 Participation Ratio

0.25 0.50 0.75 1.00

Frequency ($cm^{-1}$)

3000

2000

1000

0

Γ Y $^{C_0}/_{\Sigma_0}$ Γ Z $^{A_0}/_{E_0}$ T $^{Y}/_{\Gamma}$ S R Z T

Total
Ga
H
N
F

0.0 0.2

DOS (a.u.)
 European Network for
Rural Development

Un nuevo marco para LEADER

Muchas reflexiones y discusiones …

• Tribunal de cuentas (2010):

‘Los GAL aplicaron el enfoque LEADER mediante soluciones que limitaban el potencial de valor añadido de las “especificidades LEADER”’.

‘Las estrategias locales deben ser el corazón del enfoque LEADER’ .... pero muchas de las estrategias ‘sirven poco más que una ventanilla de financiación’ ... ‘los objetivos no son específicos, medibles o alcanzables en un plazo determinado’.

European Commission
= = = =
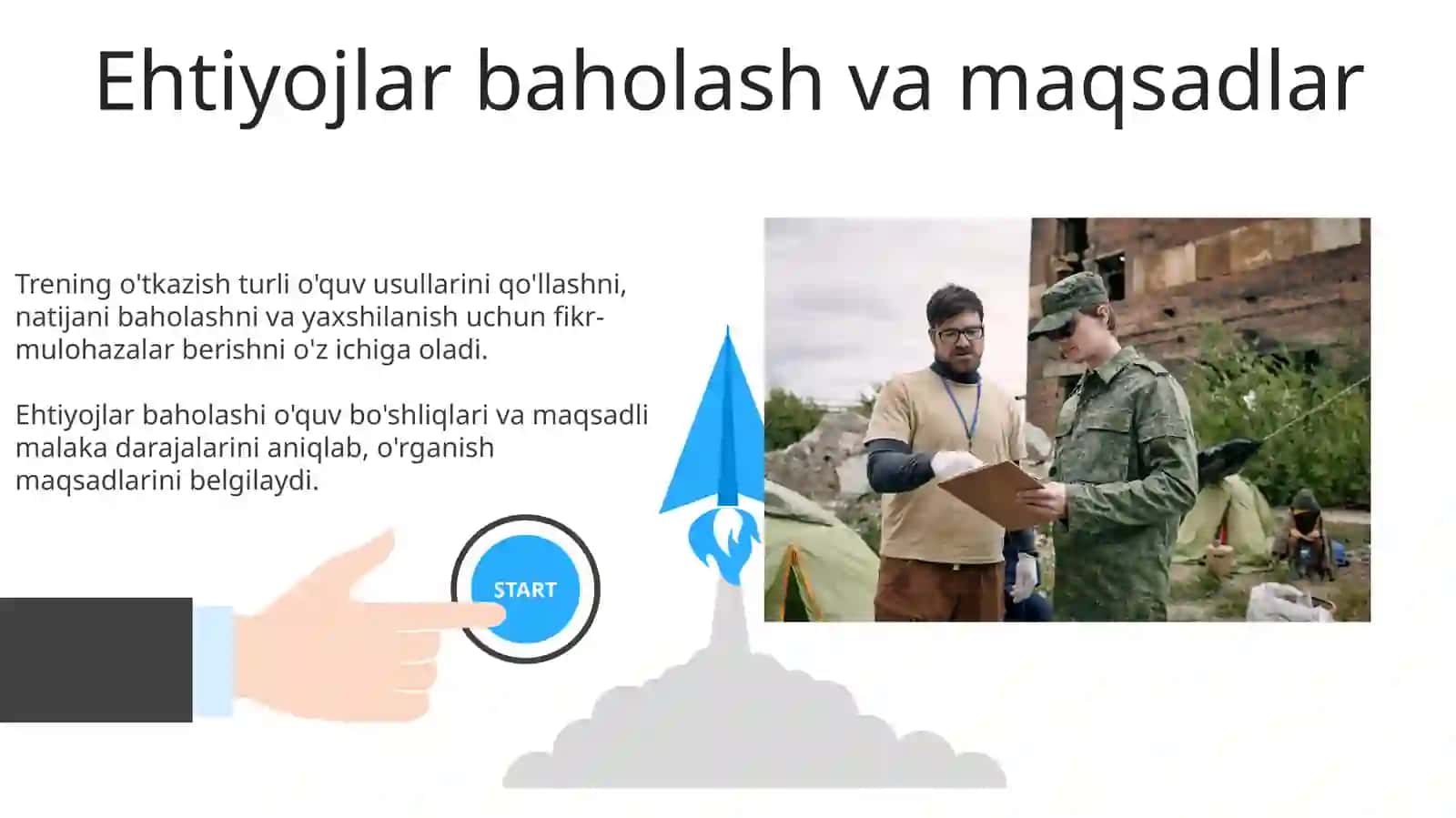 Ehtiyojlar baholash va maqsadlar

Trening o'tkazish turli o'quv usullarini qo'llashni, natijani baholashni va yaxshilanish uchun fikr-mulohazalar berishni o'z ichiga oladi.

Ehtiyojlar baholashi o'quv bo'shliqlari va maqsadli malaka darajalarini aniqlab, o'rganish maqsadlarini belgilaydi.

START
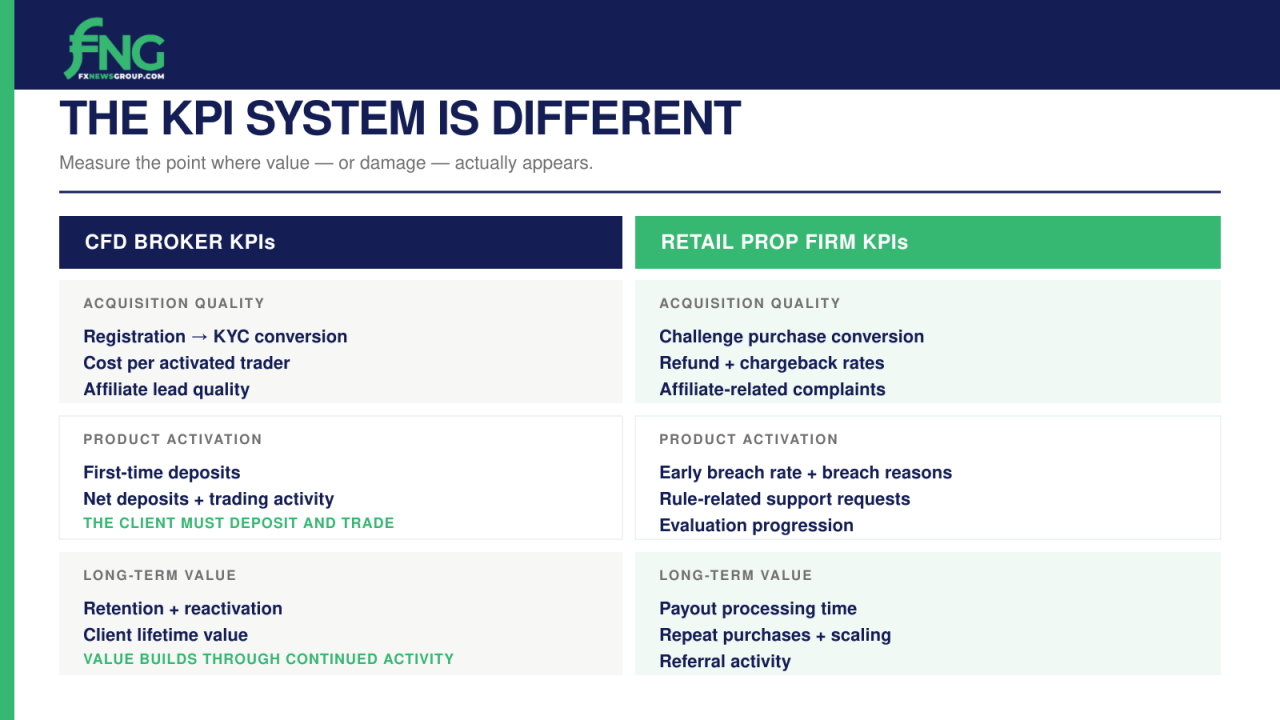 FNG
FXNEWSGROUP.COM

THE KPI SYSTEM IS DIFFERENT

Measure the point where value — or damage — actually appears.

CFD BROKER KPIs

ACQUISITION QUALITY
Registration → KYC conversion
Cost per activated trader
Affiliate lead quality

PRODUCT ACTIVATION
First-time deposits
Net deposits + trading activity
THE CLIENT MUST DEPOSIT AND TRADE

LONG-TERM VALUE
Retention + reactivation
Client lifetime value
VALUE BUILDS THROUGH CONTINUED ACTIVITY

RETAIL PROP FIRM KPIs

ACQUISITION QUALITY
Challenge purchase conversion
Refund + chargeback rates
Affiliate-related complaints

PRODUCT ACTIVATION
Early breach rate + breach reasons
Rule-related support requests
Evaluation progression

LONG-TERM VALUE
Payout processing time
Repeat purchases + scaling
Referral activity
= = = =
ACTIVITY: In the listing above, find the line with "GAL aplicaron el" and the line with "European Commission", then reproduce both and every line between them exactly.

YOUR RESPONSE:
‘Los GAL aplicaron el enfoque LEADER mediante soluciones que limitaban el potencial de valor añadido de las “especificidades LEADER”’.

‘Las estrategias locales deben ser el corazón del enfoque LEADER’ .... pero muchas de las estrategias ‘sirven poco más que una ventanilla de financiación’ ... ‘los objetivos no son específicos, medibles o alcanzables en un plazo determinado’.

European Commission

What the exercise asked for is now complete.